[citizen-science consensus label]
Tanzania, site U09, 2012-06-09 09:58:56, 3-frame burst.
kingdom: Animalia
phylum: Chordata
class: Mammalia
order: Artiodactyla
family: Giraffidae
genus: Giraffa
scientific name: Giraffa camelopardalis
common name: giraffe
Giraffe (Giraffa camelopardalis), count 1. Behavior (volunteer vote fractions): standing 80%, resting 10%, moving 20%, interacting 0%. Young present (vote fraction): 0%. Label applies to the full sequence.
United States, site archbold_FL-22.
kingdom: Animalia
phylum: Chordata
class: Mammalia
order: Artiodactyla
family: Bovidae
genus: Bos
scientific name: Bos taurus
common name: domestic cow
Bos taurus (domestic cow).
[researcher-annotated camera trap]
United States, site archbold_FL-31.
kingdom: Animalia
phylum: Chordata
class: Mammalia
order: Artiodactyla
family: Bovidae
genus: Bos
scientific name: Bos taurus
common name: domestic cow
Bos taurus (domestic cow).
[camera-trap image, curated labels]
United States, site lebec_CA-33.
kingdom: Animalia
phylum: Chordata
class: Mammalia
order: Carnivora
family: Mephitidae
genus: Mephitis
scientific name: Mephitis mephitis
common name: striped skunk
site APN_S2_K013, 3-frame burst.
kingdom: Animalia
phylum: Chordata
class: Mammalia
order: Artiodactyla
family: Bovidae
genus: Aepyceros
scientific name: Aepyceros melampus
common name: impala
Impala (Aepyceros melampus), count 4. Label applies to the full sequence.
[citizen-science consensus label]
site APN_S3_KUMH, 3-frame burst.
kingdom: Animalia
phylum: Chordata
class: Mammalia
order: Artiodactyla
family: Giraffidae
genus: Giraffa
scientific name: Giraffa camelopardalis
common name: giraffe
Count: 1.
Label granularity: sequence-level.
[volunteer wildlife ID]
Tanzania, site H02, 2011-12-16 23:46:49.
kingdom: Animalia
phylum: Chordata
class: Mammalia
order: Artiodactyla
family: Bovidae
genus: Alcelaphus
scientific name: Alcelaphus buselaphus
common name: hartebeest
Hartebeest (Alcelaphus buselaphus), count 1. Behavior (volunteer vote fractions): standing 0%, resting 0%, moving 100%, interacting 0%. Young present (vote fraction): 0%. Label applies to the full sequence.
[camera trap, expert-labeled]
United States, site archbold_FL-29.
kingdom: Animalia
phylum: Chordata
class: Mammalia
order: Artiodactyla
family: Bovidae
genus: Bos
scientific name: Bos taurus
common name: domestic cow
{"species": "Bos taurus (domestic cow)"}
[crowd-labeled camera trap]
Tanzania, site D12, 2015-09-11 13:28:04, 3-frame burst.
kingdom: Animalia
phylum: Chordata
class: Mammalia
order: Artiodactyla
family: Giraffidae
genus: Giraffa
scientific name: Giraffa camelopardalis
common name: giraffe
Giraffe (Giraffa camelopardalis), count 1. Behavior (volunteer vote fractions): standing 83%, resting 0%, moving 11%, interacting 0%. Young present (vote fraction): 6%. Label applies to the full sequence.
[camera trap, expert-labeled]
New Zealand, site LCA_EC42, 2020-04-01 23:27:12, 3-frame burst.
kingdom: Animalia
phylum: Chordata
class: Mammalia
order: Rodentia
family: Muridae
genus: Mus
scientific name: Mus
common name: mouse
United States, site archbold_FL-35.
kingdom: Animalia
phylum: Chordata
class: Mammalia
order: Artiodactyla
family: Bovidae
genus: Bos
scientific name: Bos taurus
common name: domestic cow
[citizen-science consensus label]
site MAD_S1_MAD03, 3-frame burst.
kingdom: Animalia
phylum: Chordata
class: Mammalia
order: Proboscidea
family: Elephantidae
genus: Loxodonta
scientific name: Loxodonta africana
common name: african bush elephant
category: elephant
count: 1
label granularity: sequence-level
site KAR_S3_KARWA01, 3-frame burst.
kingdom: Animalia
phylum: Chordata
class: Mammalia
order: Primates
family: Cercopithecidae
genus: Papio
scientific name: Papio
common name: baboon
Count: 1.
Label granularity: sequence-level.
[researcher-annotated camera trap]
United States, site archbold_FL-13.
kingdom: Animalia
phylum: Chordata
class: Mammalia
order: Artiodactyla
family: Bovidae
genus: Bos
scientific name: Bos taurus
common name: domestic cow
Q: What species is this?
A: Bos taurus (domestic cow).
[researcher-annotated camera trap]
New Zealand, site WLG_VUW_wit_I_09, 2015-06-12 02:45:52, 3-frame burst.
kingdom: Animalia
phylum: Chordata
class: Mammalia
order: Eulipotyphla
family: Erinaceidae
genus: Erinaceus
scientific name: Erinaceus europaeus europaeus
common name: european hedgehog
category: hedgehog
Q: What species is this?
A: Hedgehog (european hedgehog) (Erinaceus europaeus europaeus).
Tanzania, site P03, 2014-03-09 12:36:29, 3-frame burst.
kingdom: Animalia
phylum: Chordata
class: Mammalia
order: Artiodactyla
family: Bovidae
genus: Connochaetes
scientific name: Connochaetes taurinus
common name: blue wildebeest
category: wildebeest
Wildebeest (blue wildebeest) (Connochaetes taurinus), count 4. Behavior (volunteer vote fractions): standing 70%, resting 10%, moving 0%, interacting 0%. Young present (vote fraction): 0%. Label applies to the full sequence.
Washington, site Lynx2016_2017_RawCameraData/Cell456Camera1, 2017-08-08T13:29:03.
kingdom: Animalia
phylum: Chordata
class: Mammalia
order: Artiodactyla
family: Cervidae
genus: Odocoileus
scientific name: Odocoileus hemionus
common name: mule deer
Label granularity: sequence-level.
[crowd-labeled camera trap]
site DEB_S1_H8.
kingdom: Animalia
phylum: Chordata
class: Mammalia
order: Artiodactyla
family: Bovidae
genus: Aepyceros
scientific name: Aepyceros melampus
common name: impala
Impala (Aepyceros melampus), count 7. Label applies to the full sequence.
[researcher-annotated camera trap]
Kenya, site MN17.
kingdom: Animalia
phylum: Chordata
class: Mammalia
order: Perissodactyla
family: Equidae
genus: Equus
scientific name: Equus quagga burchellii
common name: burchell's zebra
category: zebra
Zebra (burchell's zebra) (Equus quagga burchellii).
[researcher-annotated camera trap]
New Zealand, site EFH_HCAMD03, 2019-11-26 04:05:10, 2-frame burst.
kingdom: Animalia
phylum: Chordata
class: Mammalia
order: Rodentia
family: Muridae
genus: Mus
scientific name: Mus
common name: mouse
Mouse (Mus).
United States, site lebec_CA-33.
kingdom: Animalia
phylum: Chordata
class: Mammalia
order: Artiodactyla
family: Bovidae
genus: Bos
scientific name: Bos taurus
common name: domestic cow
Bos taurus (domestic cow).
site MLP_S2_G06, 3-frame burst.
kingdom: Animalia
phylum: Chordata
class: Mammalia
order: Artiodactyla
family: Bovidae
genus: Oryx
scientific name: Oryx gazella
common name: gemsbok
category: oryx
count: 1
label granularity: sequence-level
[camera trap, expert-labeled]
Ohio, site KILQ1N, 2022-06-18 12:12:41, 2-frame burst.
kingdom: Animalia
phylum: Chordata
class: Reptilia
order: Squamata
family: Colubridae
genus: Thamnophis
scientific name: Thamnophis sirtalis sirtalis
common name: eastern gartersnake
§
ASSIGNMENT: Set down each record verbatim.

WRITTEN REPLY:
[citizen-science consensus label]
Tanzania, site U09, 2012-06-09 09:58:56, 3-frame burst.
kingdom: Animalia
phylum: Chordata
class: Mammalia
order: Artiodactyla
family: Giraffidae
genus: Giraffa
scientific name: Giraffa camelopardalis
common name: giraffe
Giraffe (Giraffa camelopardalis), count 1. Behavior (volunteer vote fractions): standing 80%, resting 10%, moving 20%, interacting 0%. Young present (vote fraction): 0%. Label applies to the full sequence.
United States, site archbold_FL-22.
kingdom: Animalia
phylum: Chordata
class: Mammalia
order: Artiodactyla
family: Bovidae
genus: Bos
scientific name: Bos taurus
common name: domestic cow
Bos taurus (domestic cow).
[researcher-annotated camera trap]
United States, site archbold_FL-31.
kingdom: Animalia
phylum: Chordata
class: Mammalia
order: Artiodactyla
family: Bovidae
genus: Bos
scientific name: Bos taurus
common name: domestic cow
Bos taurus (domestic cow).
[camera-trap image, curated labels]
United States, site lebec_CA-33.
kingdom: Animalia
phylum: Chordata
class: Mammalia
order: Carnivora
family: Mephitidae
genus: Mephitis
scientific name: Mephitis mephitis
common name: striped skunk
site APN_S2_K013, 3-frame burst.
kingdom: Animalia
phylum: Chordata
class: Mammalia
order: Artiodactyla
family: Bovidae
genus: Aepyceros
scientific name: Aepyceros melampus
common name: impala
Impala (Aepyceros melampus), count 4. Label applies to the full sequence.
[citizen-science consensus label]
site APN_S3_KUMH, 3-frame burst.
kingdom: Animalia
phylum: Chordata
class: Mammalia
order: Artiodactyla
family: Giraffidae
genus: Giraffa
scientific name: Giraffa camelopardalis
common name: giraffe
Count: 1.
Label granularity: sequence-level.
[volunteer wildlife ID]
Tanzania, site H02, 2011-12-16 23:46:49.
kingdom: Animalia
phylum: Chordata
class: Mammalia
order: Artiodactyla
family: Bovidae
genus: Alcelaphus
scientific name: Alcelaphus buselaphus
common name: hartebeest
Hartebeest (Alcelaphus buselaphus), count 1. Behavior (volunteer vote fractions): standing 0%, resting 0%, moving 100%, interacting 0%. Young present (vote fraction): 0%. Label applies to the full sequence.
[camera trap, expert-labeled]
United States, site archbold_FL-29.
kingdom: Animalia
phylum: Chordata
class: Mammalia
order: Artiodactyla
family: Bovidae
genus: Bos
scientific name: Bos taurus
common name: domestic cow
{"species": "Bos taurus (domestic cow)"}
[crowd-labeled camera trap]
Tanzania, site D12, 2015-09-11 13:28:04, 3-frame burst.
kingdom: Animalia
phylum: Chordata
class: Mammalia
order: Artiodactyla
family: Giraffidae
genus: Giraffa
scientific name: Giraffa camelopardalis
common name: giraffe
Giraffe (Giraffa camelopardalis), count 1. Behavior (volunteer vote fractions): standing 83%, resting 0%, moving 11%, interacting 0%. Young present (vote fraction): 6%. Label applies to the full sequence.
[camera trap, expert-labeled]
New Zealand, site LCA_EC42, 2020-04-01 23:27:12, 3-frame burst.
kingdom: Animalia
phylum: Chordata
class: Mammalia
order: Rodentia
family: Muridae
genus: Mus
scientific name: Mus
common name: mouse
United States, site archbold_FL-35.
kingdom: Animalia
phylum: Chordata
class: Mammalia
order: Artiodactyla
family: Bovidae
genus: Bos
scientific name: Bos taurus
common name: domestic cow
[citizen-science consensus label]
site MAD_S1_MAD03, 3-frame burst.
kingdom: Animalia
phylum: Chordata
class: Mammalia
order: Proboscidea
family: Elephantidae
genus: Loxodonta
scientific name: Loxodonta africana
common name: african bush elephant
category: elephant
count: 1
label granularity: sequence-level
site KAR_S3_KARWA01, 3-frame burst.
kingdom: Animalia
phylum: Chordata
class: Mammalia
order: Primates
family: Cercopithecidae
genus: Papio
scientific name: Papio
common name: baboon
Count: 1.
Label granularity: sequence-level.
[researcher-annotated camera trap]
United States, site archbold_FL-13.
kingdom: Animalia
phylum: Chordata
class: Mammalia
order: Artiodactyla
family: Bovidae
genus: Bos
scientific name: Bos taurus
common name: domestic cow
Q: What species is this?
A: Bos taurus (domestic cow).
[researcher-annotated camera trap]
New Zealand, site WLG_VUW_wit_I_09, 2015-06-12 02:45:52, 3-frame burst.
kingdom: Animalia
phylum: Chordata
class: Mammalia
order: Eulipotyphla
family: Erinaceidae
genus: Erinaceus
scientific name: Erinaceus europaeus europaeus
common name: european hedgehog
category: hedgehog
Q: What species is this?
A: Hedgehog (european hedgehog) (Erinaceus europaeus europaeus).
Tanzania, site P03, 2014-03-09 12:36:29, 3-frame burst.
kingdom: Animalia
phylum: Chordata
class: Mammalia
order: Artiodactyla
family: Bovidae
genus: Connochaetes
scientific name: Connochaetes taurinus
common name: blue wildebeest
category: wildebeest
Wildebeest (blue wildebeest) (Connochaetes taurinus), count 4. Behavior (volunteer vote fractions): standing 70%, resting 10%, moving 0%, interacting 0%. Young present (vote fraction): 0%. Label applies to the full sequence.
Washington, site Lynx2016_2017_RawCameraData/Cell456Camera1, 2017-08-08T13:29:03.
kingdom: Animalia
phylum: Chordata
class: Mammalia
order: Artiodactyla
family: Cervidae
genus: Odocoileus
scientific name: Odocoileus hemionus
common name: mule deer
Label granularity: sequence-level.
[crowd-labeled camera trap]
site DEB_S1_H8.
kingdom: Animalia
phylum: Chordata
class: Mammalia
order: Artiodactyla
family: Bovidae
genus: Aepyceros
scientific name: Aepyceros melampus
common name: impala
Impala (Aepyceros melampus), count 7. Label applies to the full sequence.
[researcher-annotated camera trap]
Kenya, site MN17.
kingdom: Animalia
phylum: Chordata
class: Mammalia
order: Perissodactyla
family: Equidae
genus: Equus
scientific name: Equus quagga burchellii
common name: burchell's zebra
category: zebra
Zebra (burchell's zebra) (Equus quagga burchellii).
[researcher-annotated camera trap]
New Zealand, site EFH_HCAMD03, 2019-11-26 04:05:10, 2-frame burst.
kingdom: Animalia
phylum: Chordata
class: Mammalia
order: Rodentia
family: Muridae
genus: Mus
scientific name: Mus
common name: mouse
Mouse (Mus).
United States, site lebec_CA-33.
kingdom: Animalia
phylum: Chordata
class: Mammalia
order: Artiodactyla
family: Bovidae
genus: Bos
scientific name: Bos taurus
common name: domestic cow
Bos taurus (domestic cow).
site MLP_S2_G06, 3-frame burst.
kingdom: Animalia
phylum: Chordata
class: Mammalia
order: Artiodactyla
family: Bovidae
genus: Oryx
scientific name: Oryx gazella
common name: gemsbok
category: oryx
count: 1
label granularity: sequence-level
[camera trap, expert-labeled]
Ohio, site KILQ1N, 2022-06-18 12:12:41, 2-frame burst.
kingdom: Animalia
phylum: Chordata
class: Reptilia
order: Squamata
family: Colubridae
genus: Thamnophis
scientific name: Thamnophis sirtalis sirtalis
common name: eastern gartersnake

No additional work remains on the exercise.